Intentionally bad UI



  • But while there may be come arcane sub-field of science where % is used in this way, I think anyone who can't read "100+20%" as "100+20% of 100" should instead reply E_INVALID rather than any numerical value. Because otherwise there is a dimensionality issue: % is dimension-less so adding it to a quantity (100) that has a dimension is a syntax error (you simply can't add meters and grams).

    You have an argument with MS on this one. (Or with the authors of Lotus 123.) Go into your favorite spreadsheet program. Enter .2 in a cell. Format the cell as %. See what you get.



  • @jinpa said in Intentionally bad UI:

    Go into your favorite spreadsheet program. Enter .2 in a cell. Format the cell as %. See what you get.

    That turns out … unexpected:

    10020%.png

    The culprit is that the cell containing 100 is set to automatically determine its content type. When I explicitly say it contains a number, I get the outcome you probably allude to:

    100,2.png

    Though technically correct, it’s counterintuitive, IMHO.


  • Discourse touched me in a no-no place

    @jinpa said in Intentionally bad UI:

    Enter .2 in a cell. Format the cell as %. See what you get.

    20% as expected

    edit: I see what you meant now.


  • BINNED

    @Gurth not sure what’s counterintuitive about it. It’s the only thing that makes sense, everything else is just Perl-style “DWIM”, which could result in pretty much anything.

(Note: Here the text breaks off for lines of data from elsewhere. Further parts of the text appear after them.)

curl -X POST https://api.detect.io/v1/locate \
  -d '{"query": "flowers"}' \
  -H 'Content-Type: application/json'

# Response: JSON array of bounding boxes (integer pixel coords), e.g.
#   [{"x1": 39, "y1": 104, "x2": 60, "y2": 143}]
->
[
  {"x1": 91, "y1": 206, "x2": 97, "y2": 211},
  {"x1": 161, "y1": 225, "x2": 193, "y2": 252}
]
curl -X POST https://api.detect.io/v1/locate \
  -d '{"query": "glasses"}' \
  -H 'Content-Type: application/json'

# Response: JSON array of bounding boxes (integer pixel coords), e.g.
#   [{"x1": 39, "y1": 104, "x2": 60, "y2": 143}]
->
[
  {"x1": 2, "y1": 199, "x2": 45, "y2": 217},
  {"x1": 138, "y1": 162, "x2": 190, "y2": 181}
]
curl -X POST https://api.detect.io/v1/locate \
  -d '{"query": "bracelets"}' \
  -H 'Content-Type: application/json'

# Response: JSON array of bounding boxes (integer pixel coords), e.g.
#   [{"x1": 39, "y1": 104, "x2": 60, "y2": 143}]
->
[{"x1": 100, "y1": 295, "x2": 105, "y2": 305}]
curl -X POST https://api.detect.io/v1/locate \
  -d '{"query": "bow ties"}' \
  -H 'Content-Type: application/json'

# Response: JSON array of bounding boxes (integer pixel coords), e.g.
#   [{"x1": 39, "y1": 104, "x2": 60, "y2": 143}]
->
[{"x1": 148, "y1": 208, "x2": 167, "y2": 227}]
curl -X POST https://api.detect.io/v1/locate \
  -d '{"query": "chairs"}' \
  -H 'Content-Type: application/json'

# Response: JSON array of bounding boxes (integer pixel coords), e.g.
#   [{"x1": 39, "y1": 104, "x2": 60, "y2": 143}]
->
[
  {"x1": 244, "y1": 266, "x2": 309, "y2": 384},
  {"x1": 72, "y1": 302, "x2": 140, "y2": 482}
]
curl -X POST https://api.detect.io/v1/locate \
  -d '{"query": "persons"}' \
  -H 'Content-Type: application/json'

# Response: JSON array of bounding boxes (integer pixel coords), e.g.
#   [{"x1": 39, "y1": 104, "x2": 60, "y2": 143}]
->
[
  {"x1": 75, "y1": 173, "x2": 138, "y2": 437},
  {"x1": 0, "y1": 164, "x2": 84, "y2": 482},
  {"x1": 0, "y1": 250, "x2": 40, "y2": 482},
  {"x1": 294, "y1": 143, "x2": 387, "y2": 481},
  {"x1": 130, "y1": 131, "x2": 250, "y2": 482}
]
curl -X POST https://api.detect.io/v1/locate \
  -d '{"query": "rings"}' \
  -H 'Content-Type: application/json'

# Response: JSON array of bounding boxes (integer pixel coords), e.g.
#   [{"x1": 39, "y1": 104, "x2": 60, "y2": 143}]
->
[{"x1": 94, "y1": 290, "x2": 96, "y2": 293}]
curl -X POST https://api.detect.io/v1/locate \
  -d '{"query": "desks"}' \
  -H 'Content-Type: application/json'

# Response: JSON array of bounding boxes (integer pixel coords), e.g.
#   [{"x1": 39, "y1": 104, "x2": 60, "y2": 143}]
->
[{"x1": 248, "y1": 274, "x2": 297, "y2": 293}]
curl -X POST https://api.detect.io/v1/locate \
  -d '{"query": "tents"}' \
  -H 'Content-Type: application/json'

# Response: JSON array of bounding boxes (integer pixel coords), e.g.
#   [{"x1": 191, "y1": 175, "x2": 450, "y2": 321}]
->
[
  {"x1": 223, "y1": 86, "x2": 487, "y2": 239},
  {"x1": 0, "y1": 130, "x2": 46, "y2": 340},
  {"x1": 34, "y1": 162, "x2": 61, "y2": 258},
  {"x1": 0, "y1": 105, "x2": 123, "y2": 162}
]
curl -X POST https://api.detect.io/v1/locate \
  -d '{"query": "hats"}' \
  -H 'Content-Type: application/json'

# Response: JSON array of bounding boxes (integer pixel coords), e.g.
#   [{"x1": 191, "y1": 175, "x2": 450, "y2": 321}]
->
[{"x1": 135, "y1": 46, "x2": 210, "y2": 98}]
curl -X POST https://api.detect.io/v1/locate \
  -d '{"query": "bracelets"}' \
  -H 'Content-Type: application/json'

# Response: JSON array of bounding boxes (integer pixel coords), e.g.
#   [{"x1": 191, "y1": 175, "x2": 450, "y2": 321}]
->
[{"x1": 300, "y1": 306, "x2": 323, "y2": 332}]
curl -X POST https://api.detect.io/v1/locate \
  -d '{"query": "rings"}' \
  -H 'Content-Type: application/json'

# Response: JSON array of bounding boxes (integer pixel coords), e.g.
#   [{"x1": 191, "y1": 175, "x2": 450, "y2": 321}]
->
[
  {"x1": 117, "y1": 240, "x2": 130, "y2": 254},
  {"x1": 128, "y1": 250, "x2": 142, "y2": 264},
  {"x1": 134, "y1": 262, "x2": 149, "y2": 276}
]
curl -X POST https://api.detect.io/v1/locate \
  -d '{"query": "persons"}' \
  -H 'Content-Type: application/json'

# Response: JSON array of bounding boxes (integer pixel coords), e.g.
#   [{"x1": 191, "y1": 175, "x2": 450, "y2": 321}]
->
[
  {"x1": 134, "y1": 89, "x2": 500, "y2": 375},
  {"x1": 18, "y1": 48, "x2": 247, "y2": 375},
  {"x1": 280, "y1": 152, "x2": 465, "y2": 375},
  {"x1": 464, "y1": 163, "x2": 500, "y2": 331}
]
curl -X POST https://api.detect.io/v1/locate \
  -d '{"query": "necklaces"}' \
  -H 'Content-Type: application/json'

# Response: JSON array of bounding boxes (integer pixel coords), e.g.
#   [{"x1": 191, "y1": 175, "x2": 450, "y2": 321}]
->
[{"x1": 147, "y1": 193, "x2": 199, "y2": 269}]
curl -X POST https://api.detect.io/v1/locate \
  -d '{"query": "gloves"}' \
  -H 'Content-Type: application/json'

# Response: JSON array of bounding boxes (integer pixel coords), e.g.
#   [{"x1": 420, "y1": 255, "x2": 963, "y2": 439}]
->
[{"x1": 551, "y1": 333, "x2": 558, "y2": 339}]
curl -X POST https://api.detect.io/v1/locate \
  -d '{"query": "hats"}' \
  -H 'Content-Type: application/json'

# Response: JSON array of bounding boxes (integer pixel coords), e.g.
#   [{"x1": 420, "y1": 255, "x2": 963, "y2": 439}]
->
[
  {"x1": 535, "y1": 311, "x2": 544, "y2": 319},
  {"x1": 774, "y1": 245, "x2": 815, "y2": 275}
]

  • @topspin Counterintuitive for the reason I mentioned some way up in this thread: to most people, n+20% is equivalent to n*1.2. However, to a spreadsheet, setting a cell to show as a percentage is just a presentation issue that masks the real value of the cell (here, 0.2). Which means that if you have to calculate things the way people understand them, you have to complicate the formula over simple addition, to something like =B*(1+C). Not a problem for you or me, but I doubt your average person who can barely use a spreadsheet will work that out.


  • BINNED

    @Gurth yeah, maybe you can get that to work for a calculator special button. But in a general spreadsheet the semantics of that would be insane.
    It’d break commutativity and associativity, for starters, “+0” would not be a neutral element, and anyway, performing a multiplication instead of an addition conditionally depending on formatting… it’d just be crazy.

    “Do what I mean” is not a generally viable approach, especially if it is to appease people who don’t even understand what it is they want.

    Hot take, I guess.


  • Java Dev

    @Gurth If you're computing VAT in a spreadsheet, you probably have separate cells showing the subtotal without VAT, VAT rate, VAT amount, and final total. You're also probably applying rounding inbetween in accordance with local law.



  • @PleegWat Probably, if you know what you’re doing and understand that spreadsheets are almost always easier to persuade to do what you want them to do by adding more cells or even entire tables … However:—

    I doubt your average person who can barely use a spreadsheet will work that out.